Un rapport de recherche revient aux origines de la recherche de failles de sécurité. On constate que l’esprit libertaire d’antan a été remplacé par une « uberisation » du hacking. Un autre monde est-il possible?

Mr. Robot, Millenium, Hacker/Black Hat… Dans toutes ces fictions audiovisuelles récentes, les hackers sont des héros qui arrivent à déjouer les forces du mal grâce à leurs mystérieux superpouvoirs du codage.
Évidemment, ces clichés hollywoodiens ne correspondent pas à la réalité. Moins flamboyante, elle vient d’être décrite de façon intéressante et sans fioritures dans un rapport publié par l’institut de recherche américain Data & Society. Intitulé Bounty Everything, il décrit de manière historique et socio-économique la vie des hackers, ces éternels damnés de l’informatique.

Dans l’imaginaire collectif, les hackers sentent bon la révolte et l’anarchie. Et ce n’est pas totalement infondé. Prenant sa source dans le milieu académique — et notamment le MIT — le hacking a généré à partir des années 60 une sous-culture fondée sur le partage, la connaissance, la transparence, la liberté, le refus de l’autorité, et l’humour. Cet esprit existe toujours.
Pour s’en rendre compte, il suffit d’aller aux grands rassemblements de hackers, comme Def Con, aux États-Unis, ou la conférence du Chaos Computer Club, en Allemagne.

Face à l’importance croissante des grands éditeurs privés et de l’État dans l’informatique, cette sous-culture a créé, dans les années 80/90, le principe du logiciel libre, ainsi que les mouvements cypherpunk et cryptoanarchiste, focalisés sur la protection de la vie privée et la lutte contre la surveillance de masse.
C’est dans ce contexte que la pratique du full disclosure, c’est-à-dire la publication sauvage de failles informatiques, était encouragée et prenait tout son sens. Révéler les failles des grands éditeurs était un acte anti-establishment, un doigt d’honneur au capitalisme high-tech pour le forcer à revoir sa copie.

Mais selon le rapport Bounty Everything, l’année 1995 a été un tournant historique. Ian Goldberg, étudiant au MIT, a trouvé une énorme faille SSL dans le navigateur Netscape et l’a publié dans la mailing-list « alt. cypherpunks ». Rien de très anormal.
Mais cette fois, l’information est reprise par la presse et le cours de bourse de Netscape a dévissé. L’affaire ne pouvait pas s’arrêter avec la mise à disposition d’un patch. L’éditeur avait accéléré son cycle de développement, afin de pouvoir publier tous les six mois une nouvelle version de son navigateur. Le dommage collatéral se retrouvait dans le code, de plus en plus truffé de failles.

Data&Society – Le rapport “Bounty Everything”

**TÂCHES À EFFECTUER**.
**a)** Transcrivez fidèlement le passage de l'extrait sur le hacking compris entre « Face à l’importance » et « revoir sa copie. », bornes incluses.
**b)** Rédigez la suite de l'extrait sur le hacking en reprenant après sa dernière phrase.

**BLOC DE DONNÉES**.

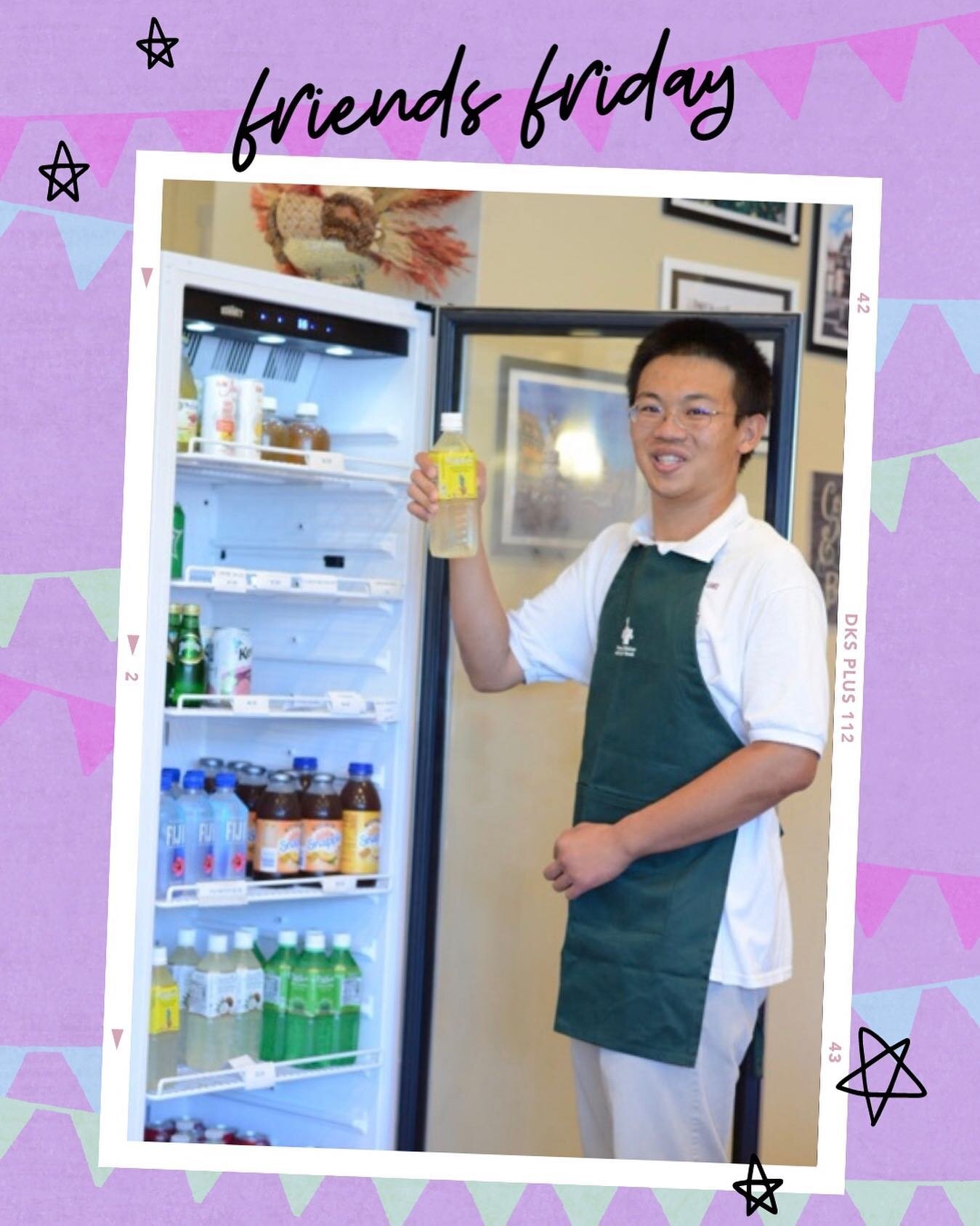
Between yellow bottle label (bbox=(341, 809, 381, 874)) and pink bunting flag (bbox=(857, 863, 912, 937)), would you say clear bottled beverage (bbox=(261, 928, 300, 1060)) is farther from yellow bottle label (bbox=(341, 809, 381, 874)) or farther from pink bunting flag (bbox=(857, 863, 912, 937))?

**RÉPONSES ATTENDUES**.
**a)**
Face à l’importance croissante des grands éditeurs privés et de l’État dans l’informatique, cette sous-culture a créé, dans les années 80/90, le principe du logiciel libre, ainsi que les mouvements cypherpunk et cryptoanarchiste, focalisés sur la protection de la vie privée et la lutte contre la surveillance de masse.
C’est dans ce contexte que la pratique du full disclosure, c’est-à-dire la publication sauvage de failles informatiques, était encouragée et prenait tout son sens. Révéler les failles des grands éditeurs était un acte anti-establishment, un doigt d’honneur au capitalisme high-tech pour le forcer à revoir sa copie.

**b)**
Comme il n’était pas question de revenir en arrière sur cette décision business ni de rester à la merci des hackers, l’entreprise américaine a eu une idée de génie : elle a créé un programme de bug bounty.
Elle allait rémunérer les hackers pour chaque faille qu’ils allaient trouver. Cela permettait d’améliorer la qualité du logiciel, de se mettre ces empêcheurs de tourner en rond dans la poche, et d’avoir le contrôle total sur la publication des failles. C’est un retournement spectaculaire de la situation.

Toutefois, ce concept ne s’est pas généralisé tout de suite. Il a fallu attendre les années 2010 pour que les grands éditeurs, comme Google ou Facebook, créent à leur tour des programmes de bug bounty.
Puis, rapidement, les premières plates-formes sont apparues : Bugcrowd en 2011, HackerOne en 2012, ou encore YesWeHack en 2013. Elles permettent à n’importe quelle entreprise de faire ausculter ses systèmes par des experts, et cela dans un cadre de confiance.
Même le secteur militaire fait désormais appel à elles (« Hack the Pentagon »). C’est définitivement la fin d’une époque. Exit les cypherpunks contestataires et ingérables, l’heure est désormais aux travailleurs de plate-forme.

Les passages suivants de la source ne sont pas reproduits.